Padahal lanjut Rosi, seluruh materi visual yang digunakan untuk membuat berita diambil dari akun YouTube resmi PT KCIC, bukan dari akun Youtuber terkait.
“Anehnya, visual yang sama pernah kami gunakan untuk membuat berita uji coba kereta api cepat di sela perhelatan G20 sekitar bulan November 2022, tidak dipersoalkan,” jelas Rosi dalam keterangan tertulisnya, di Jakarta, Kamis (11/5).
Redaksi KompasTV menggelar audiensi dengan sejumlah pemangku kepentingan pers di Indonesia digelar sejak Jumat (5/5) lalu. Dimulai dengan Forum Pemred, dilanjutkan dengan Aliansi Jurnalis Independen (AJI) Indonesia, Rabu (10/5) dan melakukan pertemuan dengan Ketua Dewan Pers, pada hari ini, Kamis (11/5).
Rosi menjelaskan bahwa sejak pertengahan April, segala upaya untuk menyelesaikan persoalan ini telah dilakukan, termasuk membuka komunikasi dengan pihak PT KCIC dan Youtuber.

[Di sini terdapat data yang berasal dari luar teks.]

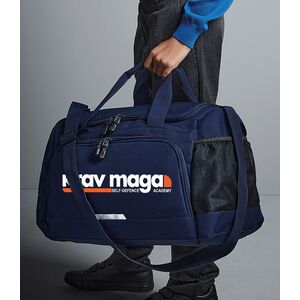 Academy Holdall Thumbnail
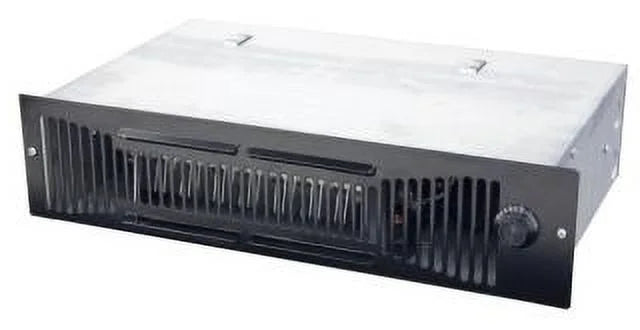 Toe Space Heater Z60511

“Pihak Youtuber melalui pengacaranya meminta kami membayar uang senilai Rp 200 juta per video yang jika ditotal sekitar Rp 1,3 miliar, dan itu diketahui pihak PT KCIC. Menurut PT KCIC, Youtuber yang menggugat kami adalah salah satu dari 25 content creator binaan PT KCIC,“ ujarnya.
Rosi juga mengungkapkan adanya inisiatif bertemu dan berdiskusi tentang apa yang dialami KompasTV terkait pemberitaan proyek KCIC dengan Forum Pemred, AJI dan Dewan Pers dan itu adalah bentuk tanggung jawab moril redaksi KompasTV. Audiensi ini berkaitan dengan isu kemerdekaan pers dan upaya bersama menjaga kualitas jurnalistik di Indonesia.

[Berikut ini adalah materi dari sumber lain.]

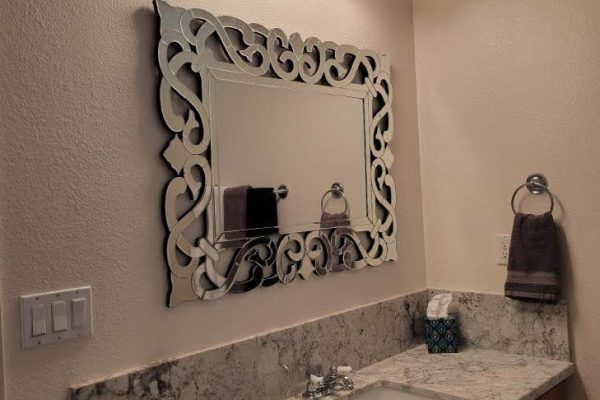 Kotenkoff Granite - Bathroom Vanity Countertop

“Sebetulnya urusan kami sudah selesai. Akun Youtube KompasTV juga sudah tidak dalam ancaman hangus. Tapi kami melihat ada potensi ancaman terhadap kebebasan pers gaya baru, dengan menggunakan global platform, dalam hal ini YouTube. Menurut kami, ini harus menjadi perhatian bersama demi menjaga kemerdekaan pers di era digital. Hari ini menimpa Redaksi KompasTV, bukan tidak mungkin bisa terjadi di ruang redaksi lain," ucapnya.
Ketua Dewan Pers, Ninik Rahayu menyesalkan apa yang dialami KompasTV terkait pemberitaan utang KCIC. Seharusnya, segala hal terkait sengketa berita diselesaikan sesuai dengan ketentuan undang-undang. Sebab, Dewan Pers sudah membuat regulasi untuk menghadapi era digital khususnya terkait pers.
“Peraturan Dewan Pers jika ada konflik pemberitaan yang didistribusikan di media sosial, itu masuk dalam wilayah mediasi dan penyelesaiannya oleh Dewan Pers. Jadi jika ada pemberitaan oleh perusahaan pers dan didistribusikan ke media sosial dan kemudian menjadi konflik oleh pihak ketiga, silakan datang ke Dewan Pers untuk kita mediasi. Jadi jangan ada penyelesaian dengan cara-cara intimidatif pemerasan dengan meminta pembayaran sejumlah uang dan sebagainya jika itu konflik pemberitaan, penyelesaiannya adalah dengan UU 40," ujarnya.
Ketua Umum AJI Indonesia Sasmito Madrim menilai adanya potensi ancaman kemerdekaan pers di kasus yang dialami KompasTV terkait pemberitaan KCIC. Apalagi, dalam penggunaan konten sebelumnya yang positif tidak dipersoalkan pihak terkait.
"Ketika beritanya kritis dipersoalkan. Kita menduga ada kontrol informasi yang ingin dilakuan KCIC. Saya pikir ini tidak tepat dan tidak sesuai mekanisme UU Pers," tegasnya.
Senada, Ketua Forum Pemred Arifin Asydhad menilai apa yang dialami KompasTV harus menjadi perhatian. Perlu ada upaya bersama dari para pemangku kepentingan Pers Indonesia agar hal serupa tidak terjadi.
“Harus ada antisipasi agar tidak mengusik kebebasan pers di Tanah Air,” katanya.